### Texto

Por último, caberá ao curador uma função de protecção do doente mental. Nesta ordem de ideias, sempre que venha ao conhecimento do curador que certa pessoa tira ou pretende vir a tirar vantagens da situação mental do doente, deverá, além de comunicar o facto ao Ministério Público, se foi caso disso comunicar oficialmente à pessoa em causa o estado mental do doente. Com isso preencher-se-á uma condição de que o artigo 335.º do Código Civil faz depender a possibilidade de anulação futura de actos e contratos celebrados por demente não interdito - ser o estado de demência conhecido da outra parte. Se o recipiente da comunicação persistir em praticar o acto e se dele resultar grave prejuízo patrimonial para o demente, atribui-se ao curador legitimidade para, em nome do doente, propor a acção de anulação.
Por último, a função de esclarecimento e concelho traduz-se (como a designação indica) no poder-dever de esclarecer e aconselhar todos aqueles a quem certo caso de doença mental levanta problemas de carácter jurídico patrimonial ou pessoal (e esperamos mesmo que problemas de carácter moral se aqueles que forem investidos nestes cargos de curador cuja criação a Câmara ora propõe entenderem a sua função como verdadeiramente um múnus público).
Restringe-se porém a legitimidade para pedir esclarecimento ou concelho àqueles que não possam recorrer a outro consultor as pessoas cujos meios habilitem a recorrer a um advogado, ou aqueles que se possam dirigir a um consultor jurídico qualquer não parece justo que tomem o tempo do curador como os desamparados e pobres para quem ele se pretende seja o conselheiro natural.
Assim se pretende que este órgão se integre por conseguinte na rede de para-assistência (ou peri-assistência) social que deve acompanhar e rodear. Toda a assistência psico ou somático-sanitária.
Convém ainda registar que o curador pode, se o considerar conveniente, delegar as suas funções num parente próximo do doente mental desde que este se apresente como idóneo, poderia então exigir-lhe a prestação de caução (ou dispensá-la, a seu critério) e em qualquer dos casos esta delegação será sempre revogável.
Em regulamento se disciplinarão os aspectos menos importantes, aí se estabelecerão os quadros do órgão ora citado permitindo-se designadamente ao curador ter delegados sob as suas ordens nos estabelecimentos mais importantes. Por isso na base XII n.º 1, proposta pela Câmara se fala das funções de curadoria e não do curador.
Esta é a posição que a Câmara entende dever tomar quanto ao segundo dos problemas jurídicos fundamentais eliminados, o da gestão do património dos doentes mentais não feridos de incapacidade jurídica.

29. Passamos assim ao terceiro e último dos referidos problemas, que pelo seu carácter fundamental serão tratados na apreciação na generalidade - o da protecção da liberdade individual em face da possibilidade de aplicação, contra vontade do paciente, de medidas de tratamento psiquiátrico.

30. A protecção da liberdade das pessoas contra a aplicação irregular de medidas de assistência psiquiátrica consagra o projecto uma série de disposições que pretendem, segundo diz o relatório (n.º S), «reforçar o regime de defesa dos direitos individuais, particularmente delicada no caso dos internados em regime fechado».

### Listagem fornecida

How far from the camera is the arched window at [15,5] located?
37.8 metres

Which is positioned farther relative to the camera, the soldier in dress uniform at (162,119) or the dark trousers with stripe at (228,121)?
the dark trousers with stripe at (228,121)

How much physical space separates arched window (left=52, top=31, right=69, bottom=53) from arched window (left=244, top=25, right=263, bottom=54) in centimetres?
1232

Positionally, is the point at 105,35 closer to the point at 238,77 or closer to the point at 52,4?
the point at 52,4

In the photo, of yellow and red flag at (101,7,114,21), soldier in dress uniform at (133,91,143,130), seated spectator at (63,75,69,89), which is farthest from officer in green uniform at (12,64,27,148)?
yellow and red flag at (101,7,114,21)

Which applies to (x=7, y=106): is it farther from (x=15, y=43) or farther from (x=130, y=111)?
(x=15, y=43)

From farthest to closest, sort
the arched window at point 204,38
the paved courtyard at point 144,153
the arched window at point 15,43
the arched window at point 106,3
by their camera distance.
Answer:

### Tarefa a realizar
No texto sobre o curador dos doentes mentais, reescreva o trecho que começa em "Restringe-se porém a" e termina depois de "o conselheiro natural.", substituindo "advogado" por "jurista".

### Resolução do exercício
Restringe-se porém a legitimidade para pedir esclarecimento ou concelho àqueles que não possam recorrer a outro consultor as pessoas cujos meios habilitem a recorrer a um jurista, ou aqueles que se possam dirigir a um consultor jurídico qualquer não parece justo que tomem o tempo do curador como os desamparados e pobres para quem ele se pretende seja o conselheiro natural.